I'm using the mclapply
function in the multicore
package to do parallel processing. It seems that all child processes started produce the same names for temporary files given by the tempfile
function. i.e. if I have four processors,
library(multicore)
mclapply(1:4, function(x) tempfile())
will give four exactly same filenames. Obviously I need the temporary files to be different so that the child processes don't overwrite each others' files. When using tempfile
indirectly, i.e. calling some function that calls tempfile
I have no control over the filename.
Is there a way around this? Do other parallel processing packages for R (e.g. foreach
) have the same problem?
Update: This is no longer an issue since R 2.14.1.

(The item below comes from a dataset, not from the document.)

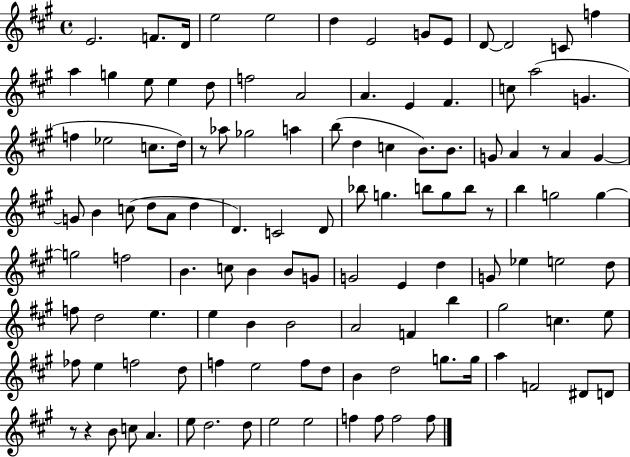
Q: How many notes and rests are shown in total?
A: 118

CHANGES IN R VERSION 2.14.0 patched:
[...]
o tempfile() on a Unix-alike now takes the process ID into account.
This is needed with multicore (and as part of parallel) because
the parent and all the children share a session temporary
directory, and they can share the C random number stream used to
produce the uniaue part. Further, two children can call
tempfile() simultaneously.
At least for now, I chose to monkey-patch my way around this by using the following code in my .Rprofile
following Daniel's advice to use PID values.
assignInNamespace("tempfile.orig", tempfile, ns="base")
.tempfile = function(pattern="file", tmpdir=tempdir())
tempfile.orig(paste(pattern, Sys.getpid(), sep=""), tmpdir)
assignInNamespace("tempfile", .tempfile, ns="base")
Obviously it's not a good option for any package you'd distribute, but for a single user's need it's the best option thus far since it works in all cases.